# <center> Natural Language Processing (NLP)</center>
The [natural language processing](https://es.wikipedia.org/wiki/Procesamiento_de_natural_languages), abbreviated PLN3 —in English, natural language processing, NLP— is a field of sciences of computing, artificial intelligence and linguistics that studies the interactions between computers and human language. It deals with the formulation and investigation of computationally efficient mechanisms for communication between people and machines through natural language, that is, the world's languages. It is not about communication through natural languages ​​in an abstract way, but about designing mechanisms to communicate that are computationally efficient —that can be carried out by means of programs that execute or simulate communication—.

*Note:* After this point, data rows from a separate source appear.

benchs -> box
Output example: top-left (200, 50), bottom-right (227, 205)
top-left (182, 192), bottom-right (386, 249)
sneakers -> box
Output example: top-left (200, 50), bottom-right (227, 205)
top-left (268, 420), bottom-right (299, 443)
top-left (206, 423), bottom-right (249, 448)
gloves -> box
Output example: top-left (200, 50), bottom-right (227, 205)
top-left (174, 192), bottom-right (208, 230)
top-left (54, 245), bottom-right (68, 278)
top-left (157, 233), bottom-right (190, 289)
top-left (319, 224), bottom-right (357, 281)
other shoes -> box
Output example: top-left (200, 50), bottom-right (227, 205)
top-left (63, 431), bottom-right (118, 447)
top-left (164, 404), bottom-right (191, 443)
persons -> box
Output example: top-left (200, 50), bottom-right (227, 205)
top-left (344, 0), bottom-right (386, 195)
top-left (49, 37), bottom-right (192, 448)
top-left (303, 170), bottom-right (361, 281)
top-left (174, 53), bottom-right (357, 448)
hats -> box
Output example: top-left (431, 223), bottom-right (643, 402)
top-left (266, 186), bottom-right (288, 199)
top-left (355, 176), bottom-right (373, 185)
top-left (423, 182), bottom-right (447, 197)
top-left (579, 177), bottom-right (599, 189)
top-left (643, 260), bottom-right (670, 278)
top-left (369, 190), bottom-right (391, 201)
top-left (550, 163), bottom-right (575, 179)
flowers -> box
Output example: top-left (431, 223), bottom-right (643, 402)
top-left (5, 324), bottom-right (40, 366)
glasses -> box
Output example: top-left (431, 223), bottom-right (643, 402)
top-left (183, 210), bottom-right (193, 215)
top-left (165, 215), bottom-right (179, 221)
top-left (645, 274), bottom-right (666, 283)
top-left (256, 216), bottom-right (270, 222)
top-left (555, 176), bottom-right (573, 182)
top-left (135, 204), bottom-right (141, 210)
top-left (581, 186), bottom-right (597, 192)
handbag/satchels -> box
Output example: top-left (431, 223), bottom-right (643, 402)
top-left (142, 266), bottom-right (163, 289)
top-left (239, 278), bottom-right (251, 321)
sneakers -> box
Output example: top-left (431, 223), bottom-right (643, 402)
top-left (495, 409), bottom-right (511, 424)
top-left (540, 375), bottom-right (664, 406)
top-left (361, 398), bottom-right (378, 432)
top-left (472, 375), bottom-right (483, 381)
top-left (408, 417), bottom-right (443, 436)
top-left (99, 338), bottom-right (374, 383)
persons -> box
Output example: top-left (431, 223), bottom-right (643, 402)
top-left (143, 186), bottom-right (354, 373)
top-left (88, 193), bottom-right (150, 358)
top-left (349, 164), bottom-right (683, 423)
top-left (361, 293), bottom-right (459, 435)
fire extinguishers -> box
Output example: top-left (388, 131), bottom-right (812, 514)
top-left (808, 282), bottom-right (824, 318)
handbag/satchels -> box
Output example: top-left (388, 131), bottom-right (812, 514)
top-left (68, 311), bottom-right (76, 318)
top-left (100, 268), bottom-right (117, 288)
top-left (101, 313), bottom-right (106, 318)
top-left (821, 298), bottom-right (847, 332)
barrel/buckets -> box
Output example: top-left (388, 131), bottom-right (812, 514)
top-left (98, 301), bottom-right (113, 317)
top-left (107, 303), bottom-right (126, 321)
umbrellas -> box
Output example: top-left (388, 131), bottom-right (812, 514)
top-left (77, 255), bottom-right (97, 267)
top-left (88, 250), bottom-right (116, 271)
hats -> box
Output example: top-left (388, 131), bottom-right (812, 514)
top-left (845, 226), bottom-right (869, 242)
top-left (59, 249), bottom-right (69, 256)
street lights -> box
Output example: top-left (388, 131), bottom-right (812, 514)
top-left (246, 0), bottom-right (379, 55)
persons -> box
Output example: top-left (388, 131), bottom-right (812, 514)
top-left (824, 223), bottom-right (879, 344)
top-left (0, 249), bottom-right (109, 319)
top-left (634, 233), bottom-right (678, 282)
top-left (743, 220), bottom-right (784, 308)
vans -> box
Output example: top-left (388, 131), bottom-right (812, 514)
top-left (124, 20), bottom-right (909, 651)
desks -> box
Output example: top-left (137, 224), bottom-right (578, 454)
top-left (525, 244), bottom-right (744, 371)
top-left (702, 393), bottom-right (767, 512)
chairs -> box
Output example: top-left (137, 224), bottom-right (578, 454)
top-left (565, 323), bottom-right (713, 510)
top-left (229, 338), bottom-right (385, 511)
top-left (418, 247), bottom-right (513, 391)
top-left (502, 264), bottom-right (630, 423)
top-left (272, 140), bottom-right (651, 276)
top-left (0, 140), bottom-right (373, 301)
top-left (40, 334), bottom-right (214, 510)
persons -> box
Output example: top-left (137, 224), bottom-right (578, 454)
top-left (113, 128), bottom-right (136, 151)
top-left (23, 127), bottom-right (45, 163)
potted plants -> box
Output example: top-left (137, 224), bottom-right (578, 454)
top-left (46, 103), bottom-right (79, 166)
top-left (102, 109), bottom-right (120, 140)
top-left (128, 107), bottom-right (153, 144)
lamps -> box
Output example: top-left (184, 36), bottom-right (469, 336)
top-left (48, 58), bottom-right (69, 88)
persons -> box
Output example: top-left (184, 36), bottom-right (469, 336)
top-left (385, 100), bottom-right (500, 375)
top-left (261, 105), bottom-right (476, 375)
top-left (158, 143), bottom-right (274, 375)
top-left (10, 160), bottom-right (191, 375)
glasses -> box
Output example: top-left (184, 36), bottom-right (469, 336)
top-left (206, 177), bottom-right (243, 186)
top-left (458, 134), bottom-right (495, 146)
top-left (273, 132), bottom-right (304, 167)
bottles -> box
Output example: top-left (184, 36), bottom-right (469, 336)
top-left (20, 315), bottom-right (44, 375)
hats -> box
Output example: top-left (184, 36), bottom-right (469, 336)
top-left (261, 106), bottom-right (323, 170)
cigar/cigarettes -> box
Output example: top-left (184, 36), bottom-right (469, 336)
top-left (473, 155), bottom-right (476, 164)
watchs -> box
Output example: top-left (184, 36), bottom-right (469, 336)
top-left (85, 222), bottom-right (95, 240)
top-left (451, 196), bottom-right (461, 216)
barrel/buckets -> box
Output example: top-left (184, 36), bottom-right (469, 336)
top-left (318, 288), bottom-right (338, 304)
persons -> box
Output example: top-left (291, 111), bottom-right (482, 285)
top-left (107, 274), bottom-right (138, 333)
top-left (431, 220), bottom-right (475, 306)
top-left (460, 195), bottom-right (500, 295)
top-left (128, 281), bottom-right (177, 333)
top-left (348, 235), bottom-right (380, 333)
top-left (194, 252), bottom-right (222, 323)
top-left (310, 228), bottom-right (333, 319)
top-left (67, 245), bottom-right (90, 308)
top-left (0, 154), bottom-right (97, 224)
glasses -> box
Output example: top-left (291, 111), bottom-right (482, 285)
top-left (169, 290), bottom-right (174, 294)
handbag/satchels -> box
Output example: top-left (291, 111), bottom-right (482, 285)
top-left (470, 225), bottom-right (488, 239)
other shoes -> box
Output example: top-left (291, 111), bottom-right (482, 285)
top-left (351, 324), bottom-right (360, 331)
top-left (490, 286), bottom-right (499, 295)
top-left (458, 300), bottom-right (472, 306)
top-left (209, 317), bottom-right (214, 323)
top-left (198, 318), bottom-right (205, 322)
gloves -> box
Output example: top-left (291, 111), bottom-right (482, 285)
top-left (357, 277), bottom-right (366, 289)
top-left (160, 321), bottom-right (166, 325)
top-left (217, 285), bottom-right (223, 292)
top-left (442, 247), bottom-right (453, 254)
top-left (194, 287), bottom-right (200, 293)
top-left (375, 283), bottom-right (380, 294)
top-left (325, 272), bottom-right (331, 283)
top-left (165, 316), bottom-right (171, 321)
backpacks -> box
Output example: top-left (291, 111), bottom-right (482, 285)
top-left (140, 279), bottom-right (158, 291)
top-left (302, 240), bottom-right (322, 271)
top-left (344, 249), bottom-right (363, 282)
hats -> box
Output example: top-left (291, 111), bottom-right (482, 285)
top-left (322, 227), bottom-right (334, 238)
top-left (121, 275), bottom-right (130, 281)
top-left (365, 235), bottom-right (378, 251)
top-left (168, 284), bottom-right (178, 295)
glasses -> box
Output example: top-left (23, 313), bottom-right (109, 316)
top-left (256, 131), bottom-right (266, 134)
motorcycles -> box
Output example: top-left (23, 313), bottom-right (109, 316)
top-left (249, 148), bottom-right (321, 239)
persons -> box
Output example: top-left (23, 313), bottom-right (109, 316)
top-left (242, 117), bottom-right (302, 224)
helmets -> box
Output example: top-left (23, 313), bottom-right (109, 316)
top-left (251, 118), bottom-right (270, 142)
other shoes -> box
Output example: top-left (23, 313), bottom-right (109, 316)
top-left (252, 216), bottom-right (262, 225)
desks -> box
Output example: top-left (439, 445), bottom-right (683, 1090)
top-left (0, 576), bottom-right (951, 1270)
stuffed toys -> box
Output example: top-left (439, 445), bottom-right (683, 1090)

![elgif](https://media.giphy.com/media/xT0xeJpnrWC4XWblEk/giphy.gif)

NLP is considered one of the great challenges of artificial intelligence since it is one of the most complicated and challenging tasks: how to really understand the meaning of a text? How to undertand neologisms, ironies, jokes or poetry? If the strategy/algorithm we use does not overcome these difficulties, the results obtained will be of no use to us.
In NLP it is not enough to understand mere words, you must understand the set of words that make up a sentence, and the set of lines that make up a paragraph. Giving a global meaning to the analysis of the text/discourse in order to draw good conclusions.

Our language is full of ambiguities, of words with different meanings, twists and different meanings depending on the context. This makes NLP one of the most difficult tasks to master.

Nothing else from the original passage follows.